BORIS Johnson’s “catalogue of failure” is inflicting poverty on millions of people, the Scottish Greens have warned as the UK was forecast to fall into recession.
The UK’s economy shrank unexpectedly in March as official figures revealed a pullback in consumer spending.
The National Institute of Economic and Social Research (Niesr) think tank predicted on Wednesday that the UK will fall into recession, forecasting a GDP contraction in the third and fourth quarters.
The Government having dismissed the need for further urgent action, including an emergency budget to address the cost-of-living crisis.
The Greens pointed the finger of blame at the “incompetent Prime Minister and a complacent multimillionaire Chancellor”, condemning a lack of concrete action in the Queen’s Speech to help struggling families.
Finance spokesperson Ross Greer said: "The UK Government's catalogue of failure isn't just hurting household budgets, it is plunging people into poverty and preventing our recovery from the pandemic.
"Living standards are falling and the cost of everything from fuel to food is soaring, but, as this week's pathetic announcements showed, Westminster is doing nothing to help.
"The ONS statistics are concerning enough, but they do not show anywhere near the full impact of skyrocketing energy bills, a regressive National Insurance hike and soaring food prices."
The MSP said the Union was hampering Scotland’s economic recovery.
He continued: "With the prospect of runaway inflation looming, it is clear that the Tories have no plan and are offering nothing to the millions of people now having to choose between feeding their families or heating their homes.
"Scotland can do so much better. We should not be paying the price for an incompetent Prime Minister and a complacent multimillionaire Chancellor whose party hasn't even won an election here for 70 years. Yet again, being part of the UK is what's holding us back from making the changes we so desperately need."
The Office for National Statistics (ONS) announced on Wednesday that gross domestic product (GDP) fell by 0.1% month on month in March after growth stalled in February – revised down from the 0.1% previous growth estimate. Experts had expected growth to remain flat in March.
The data shows the impact of soaring inflation on consumer spending, with retail particularly hard hit.
The ONS said the economy grew at its slowest pace for a year in the first quarter overall, with growth of 0.8%, down from 1.3% in the previous three months.
While the expansion means GDP is now 0.7% above levels seen before the pandemic struck, the figures mark the calm before the storm as warnings grow over a recession in the UK due to the cost-of-living crisis.

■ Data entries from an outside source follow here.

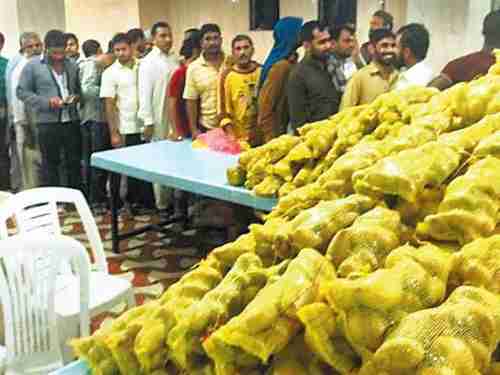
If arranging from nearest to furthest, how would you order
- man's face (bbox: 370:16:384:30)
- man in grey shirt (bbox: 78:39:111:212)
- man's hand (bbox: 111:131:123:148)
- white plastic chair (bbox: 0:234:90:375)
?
white plastic chair (bbox: 0:234:90:375)
man's face (bbox: 370:16:384:30)
man's hand (bbox: 111:131:123:148)
man in grey shirt (bbox: 78:39:111:212)

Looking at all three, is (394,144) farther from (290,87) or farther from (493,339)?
(290,87)

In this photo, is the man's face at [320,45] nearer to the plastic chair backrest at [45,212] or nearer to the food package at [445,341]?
the plastic chair backrest at [45,212]

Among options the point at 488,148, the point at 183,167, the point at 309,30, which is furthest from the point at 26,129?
the point at 488,148

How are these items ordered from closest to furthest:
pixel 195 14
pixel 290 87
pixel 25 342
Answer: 1. pixel 25 342
2. pixel 290 87
3. pixel 195 14

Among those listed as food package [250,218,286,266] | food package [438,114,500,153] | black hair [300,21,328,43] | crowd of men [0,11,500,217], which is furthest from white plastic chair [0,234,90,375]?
black hair [300,21,328,43]

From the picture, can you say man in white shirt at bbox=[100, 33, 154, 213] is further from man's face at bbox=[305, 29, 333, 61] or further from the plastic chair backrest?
the plastic chair backrest

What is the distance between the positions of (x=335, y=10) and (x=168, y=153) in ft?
8.92

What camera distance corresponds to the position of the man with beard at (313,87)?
3.47 meters

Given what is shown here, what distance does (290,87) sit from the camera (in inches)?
137

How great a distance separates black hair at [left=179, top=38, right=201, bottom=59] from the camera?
4578 millimetres

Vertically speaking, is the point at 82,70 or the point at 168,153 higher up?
the point at 82,70

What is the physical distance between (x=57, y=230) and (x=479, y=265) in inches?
85.2

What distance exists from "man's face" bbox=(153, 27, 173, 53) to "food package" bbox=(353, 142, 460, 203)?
383cm

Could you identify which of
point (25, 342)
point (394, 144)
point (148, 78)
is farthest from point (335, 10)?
point (394, 144)
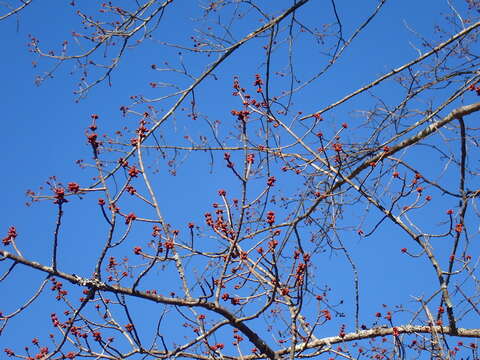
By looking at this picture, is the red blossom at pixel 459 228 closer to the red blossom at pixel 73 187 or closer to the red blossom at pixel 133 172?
the red blossom at pixel 133 172

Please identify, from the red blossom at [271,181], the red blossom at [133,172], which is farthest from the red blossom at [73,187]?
the red blossom at [271,181]

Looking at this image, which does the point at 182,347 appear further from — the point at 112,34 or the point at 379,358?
the point at 112,34

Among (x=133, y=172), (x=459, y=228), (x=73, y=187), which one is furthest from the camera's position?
(x=459, y=228)

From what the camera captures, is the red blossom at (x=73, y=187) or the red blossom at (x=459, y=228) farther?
the red blossom at (x=459, y=228)

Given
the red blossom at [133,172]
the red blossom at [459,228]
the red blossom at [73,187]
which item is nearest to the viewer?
the red blossom at [73,187]

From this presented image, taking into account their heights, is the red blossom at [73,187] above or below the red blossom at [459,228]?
below

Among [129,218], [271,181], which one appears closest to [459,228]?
[271,181]

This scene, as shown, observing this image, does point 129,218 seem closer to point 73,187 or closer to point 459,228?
point 73,187

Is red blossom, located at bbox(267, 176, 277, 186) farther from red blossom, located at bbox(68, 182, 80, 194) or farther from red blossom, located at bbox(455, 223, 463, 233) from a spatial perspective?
red blossom, located at bbox(455, 223, 463, 233)

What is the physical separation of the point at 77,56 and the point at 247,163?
2.22 meters

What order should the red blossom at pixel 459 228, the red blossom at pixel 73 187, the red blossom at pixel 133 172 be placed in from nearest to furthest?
the red blossom at pixel 73 187
the red blossom at pixel 133 172
the red blossom at pixel 459 228

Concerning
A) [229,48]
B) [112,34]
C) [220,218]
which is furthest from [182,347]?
[112,34]

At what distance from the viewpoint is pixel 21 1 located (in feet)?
14.0

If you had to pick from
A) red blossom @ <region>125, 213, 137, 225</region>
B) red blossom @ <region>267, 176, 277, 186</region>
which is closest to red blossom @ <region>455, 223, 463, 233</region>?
red blossom @ <region>267, 176, 277, 186</region>
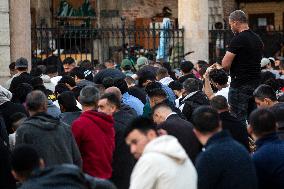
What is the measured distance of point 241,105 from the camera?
40.1 feet

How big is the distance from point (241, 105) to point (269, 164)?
14.5ft

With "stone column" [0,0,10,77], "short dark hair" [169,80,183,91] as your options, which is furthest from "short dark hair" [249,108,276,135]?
"stone column" [0,0,10,77]

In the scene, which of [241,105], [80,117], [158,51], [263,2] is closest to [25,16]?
[158,51]

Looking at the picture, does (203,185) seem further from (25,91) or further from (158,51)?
(158,51)

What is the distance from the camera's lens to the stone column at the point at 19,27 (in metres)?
18.8

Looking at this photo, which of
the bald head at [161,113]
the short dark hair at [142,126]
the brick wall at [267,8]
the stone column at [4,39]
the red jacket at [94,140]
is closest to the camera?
the short dark hair at [142,126]

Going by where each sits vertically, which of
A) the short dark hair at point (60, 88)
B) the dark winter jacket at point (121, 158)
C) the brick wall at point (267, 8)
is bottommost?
the dark winter jacket at point (121, 158)

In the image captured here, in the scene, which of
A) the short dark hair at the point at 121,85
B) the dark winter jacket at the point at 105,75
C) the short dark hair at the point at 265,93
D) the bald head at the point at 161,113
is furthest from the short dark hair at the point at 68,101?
the dark winter jacket at the point at 105,75

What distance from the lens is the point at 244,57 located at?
12.3m

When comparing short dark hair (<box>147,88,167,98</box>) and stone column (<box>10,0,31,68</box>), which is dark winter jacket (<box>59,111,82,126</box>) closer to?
short dark hair (<box>147,88,167,98</box>)

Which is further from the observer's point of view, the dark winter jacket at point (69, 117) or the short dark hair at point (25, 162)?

Rain Newton-Smith, chief economist at the CBI, said: “The economy barely kept its head above the water during a volatile start to the year, but times look set to get that bit tougher.

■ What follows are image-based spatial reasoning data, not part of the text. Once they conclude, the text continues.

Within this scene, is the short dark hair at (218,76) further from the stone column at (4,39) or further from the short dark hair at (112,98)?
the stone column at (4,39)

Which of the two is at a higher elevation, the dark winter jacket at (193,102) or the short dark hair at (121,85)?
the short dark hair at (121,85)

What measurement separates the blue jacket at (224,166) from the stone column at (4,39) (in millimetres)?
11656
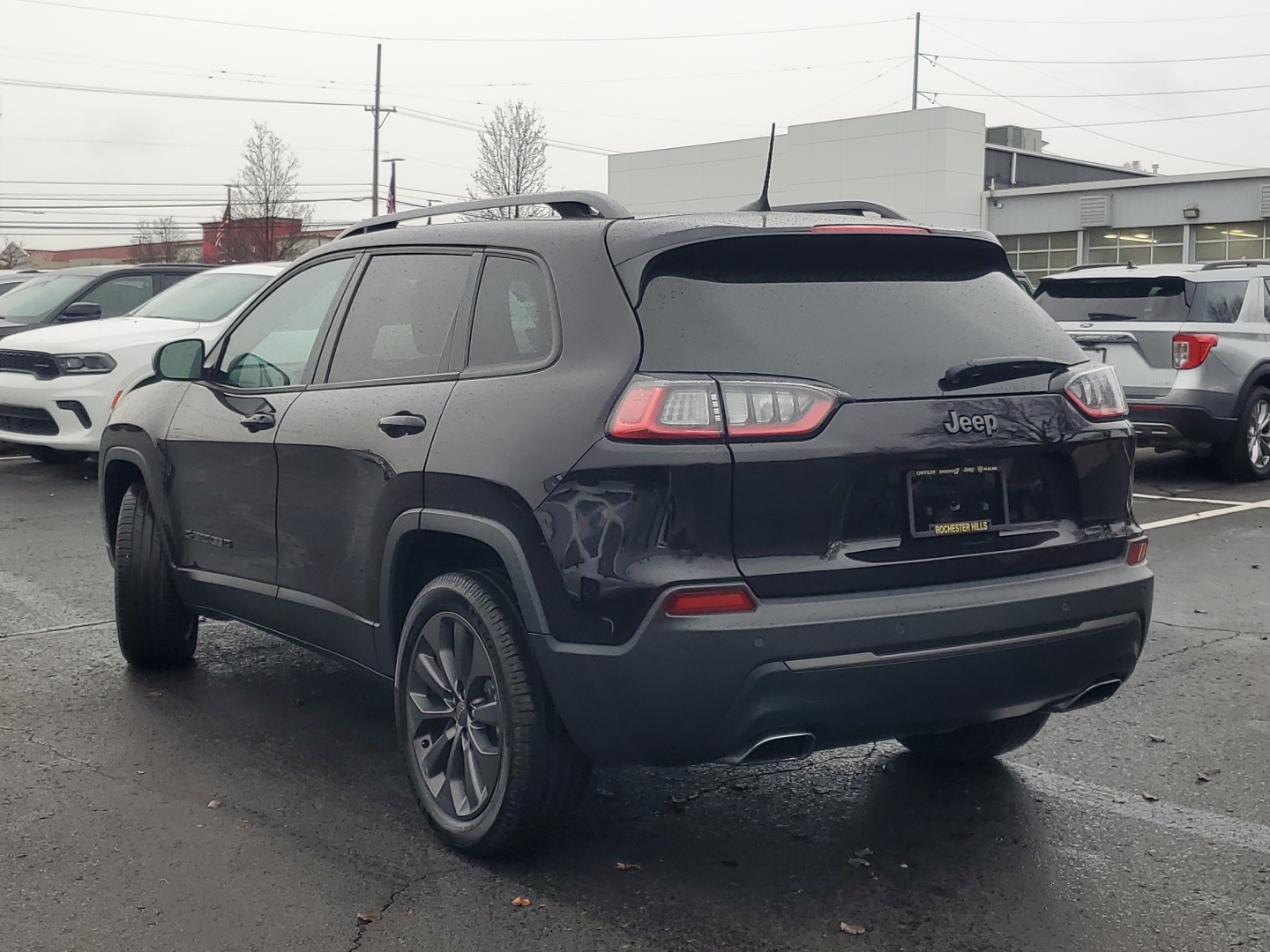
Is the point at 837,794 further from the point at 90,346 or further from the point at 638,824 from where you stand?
the point at 90,346

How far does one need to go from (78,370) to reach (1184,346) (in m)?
8.68

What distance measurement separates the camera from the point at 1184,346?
11359 millimetres

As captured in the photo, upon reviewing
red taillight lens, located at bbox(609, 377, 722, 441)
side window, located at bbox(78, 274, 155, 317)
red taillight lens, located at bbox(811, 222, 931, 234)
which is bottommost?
red taillight lens, located at bbox(609, 377, 722, 441)

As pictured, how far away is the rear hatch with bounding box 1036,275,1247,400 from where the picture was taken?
11391 millimetres

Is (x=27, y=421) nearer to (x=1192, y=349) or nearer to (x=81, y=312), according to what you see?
(x=81, y=312)

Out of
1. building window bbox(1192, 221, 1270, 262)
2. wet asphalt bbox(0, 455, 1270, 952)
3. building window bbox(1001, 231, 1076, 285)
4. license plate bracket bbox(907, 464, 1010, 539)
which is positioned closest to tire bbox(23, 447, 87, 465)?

“Cost pressures and rising prices have tightened their grip, with both businesses and households feeling the pinch. The end result is a weaker economic outlook.
“It’s clear that the most vulnerable households and energy-intensive businesses may need further support.”
The Bank of England raised interest rates to a 13-year high of 1% last week to try to curb inflation, and warned that the economy is set to stall in the second quarter, before contracting in the final three months and going into reverse overall in 2023.
While it said the UK is set to avoid a technical recession – defined as two quarters in a row of falling GDP – Governor Andrew Bailey said growth will be “very weak”.
In a grim set of forecasts, the bank predicted that household incomes will suffer the second biggest decline on record this year, with inflation expected to peak at more than 10% in October.
Chancellor Rishi Sunak said the UK is facing “anxious times”.
“Our recovery is being disrupted by (Vladimir) Putin’s barbaric invasion of Ukraine and other global challenges, but we are continuing to help people where we can,” he told Sky News.
He added that he cannot make global challenges “disappear”.
“What today’s figures show is that, in spite of global inflationary challenges, the UK economy remains resilient,” he said.
“The economy is bigger than it was before coronavirus, and over the last few months we’ve grown faster than America, Germany, France and Italy, for example.”
Figures from the International Monetary Fund have shown that the UK economy is growing faster than many of its peers in the G7, but it also fell further during the pandemic.
Sunak said: “I know these are anxious times, and, unfortunately, because the challenges we face are global in nature, I can’t just make them all disappear.”
The figures showed the declines in March was led by a 0.2% fall in output from the all-important services sector, with consumer-facing services down 1.8% in a sign of the pressure already being felt among households.
Only the construction sector saw expansion in March, thanks in large part to repair work after the February storms, according to the ONS.